FF_FREEZE_DELINQUENT_ACCOUNTS = flagsmithClient.hasFeatureFlag("freeze_delinquent_accounts");
FF_KYC_BUTTON = flagsmithClient.hasFeatureFlag("kyc_button");
FF_YOTI_INCLUDE_LIVENESS = flagsmithClient.hasFeatureFlag("yoti_include_liveness");
FF_YOTI_UPLOAD_TYPE = flagsmithClient.getFeatureFlagValue("yoti_upload_type");

That way, if for whatever reason the Flagsmith client is not able to reach the API, and times out, your application will be able to function with sane default values.

Build Time Flag Retrieval

A more advanced technique is to grab the Flag defaults from the Flagsmith API at build time and include them on your application build. The steps for this might look something like this:

  1. Push your code to your git repository.
  2. An automated build pipeline is triggered.
  3. One stage of the pipeline is to grab the current default flag states from the /flags endpoint and store the JSON response within your application build.
  4. Upon startup of your application, read the JSON file is embedded within your application first to get sane default flags and config.
  5. Asynchronously call the Flagsmith API to get the most recent Flag and Config values.

Caching Flags Locally

This approach depends on whether your application has an ability to persist data to the host OS during runtime.
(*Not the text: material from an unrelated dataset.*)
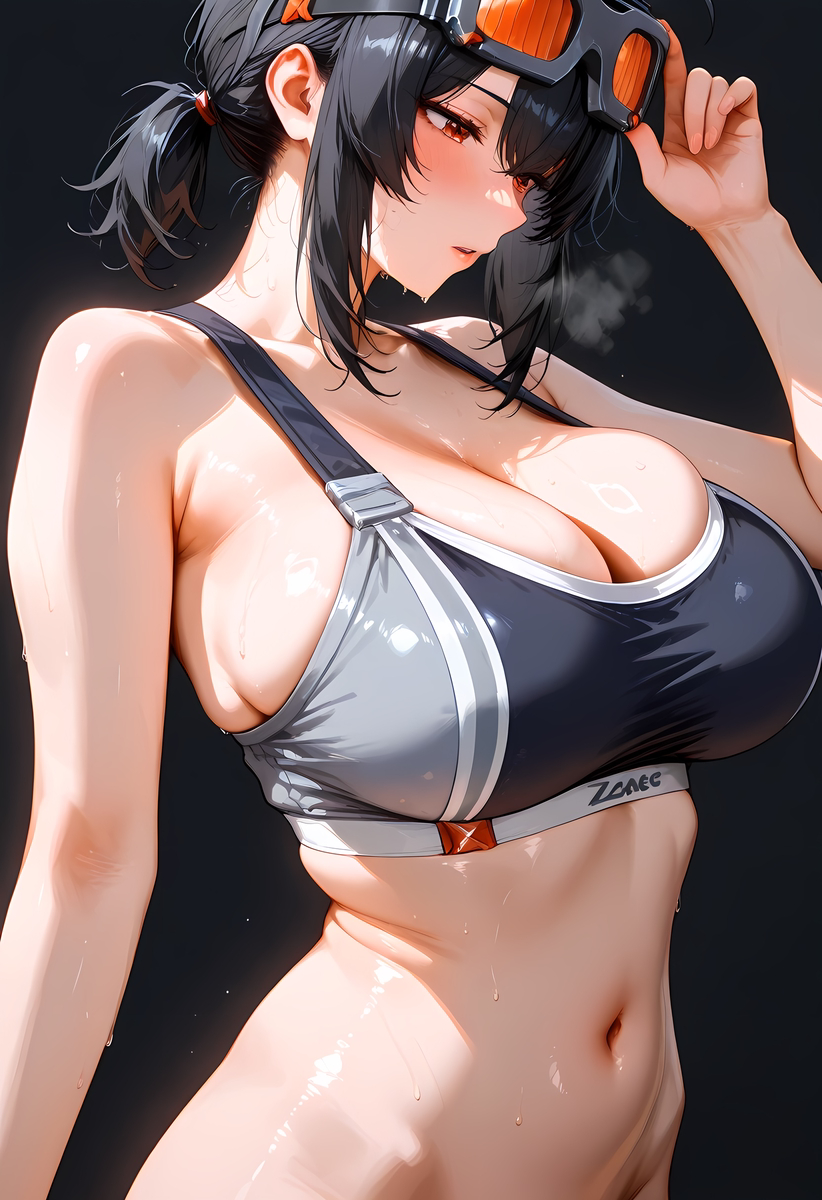 Grace Howard_Gym wear-pixiv插画-作品交流服务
Locally caching flags within your application environment ensures that you can subsequently start your application without having to block for a call to the Flagsmith API. A common workflow would then be:

  1. Build your application with sane defaults.
  2. Start your app, using the sane defaults, and asynchronously call the Flagsmith API to retrieve up-to-date Flags.
  3. Once the up-to-date Flags are retrieved, store them locally.
  4. On subsequent app launches, check local storage to see if any flags are available. If they are, load them immediately.
  5. Asynchronously call the Flagsmith API to retrieve the up-to-date Flags.
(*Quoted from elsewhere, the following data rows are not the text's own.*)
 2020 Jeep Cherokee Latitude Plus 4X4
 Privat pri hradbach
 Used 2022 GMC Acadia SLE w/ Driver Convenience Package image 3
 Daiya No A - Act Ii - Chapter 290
The official Javascript Client offers optional caching built in to the SDK.

Caching Flags on a Server

When running the Flagsmith SDK within a Server environment, it is difficult for the SDK to ascertain what sort of caching infrastructure is available to it. For this reason, caching flags in a Server Environment needs to be integrated by hand. However, it's pretty simple!

  1. When a server starts up, get the Flags from the Flagsmith API. They will now be in memory within the server runtime.
  2. If you have caching infrastructure available (for example, memcache, redis etc), you can then store the flags for that environment within your caching infrastructure.
  3. You can set up a Web Hook within Flagsmith that sends flag change events to your server infrastructure.
  4. Write an API endpoint within your infrastructure that receives flag change events and stores then in your local cache.
  5. You can now rely on your local cache to get up to date flags.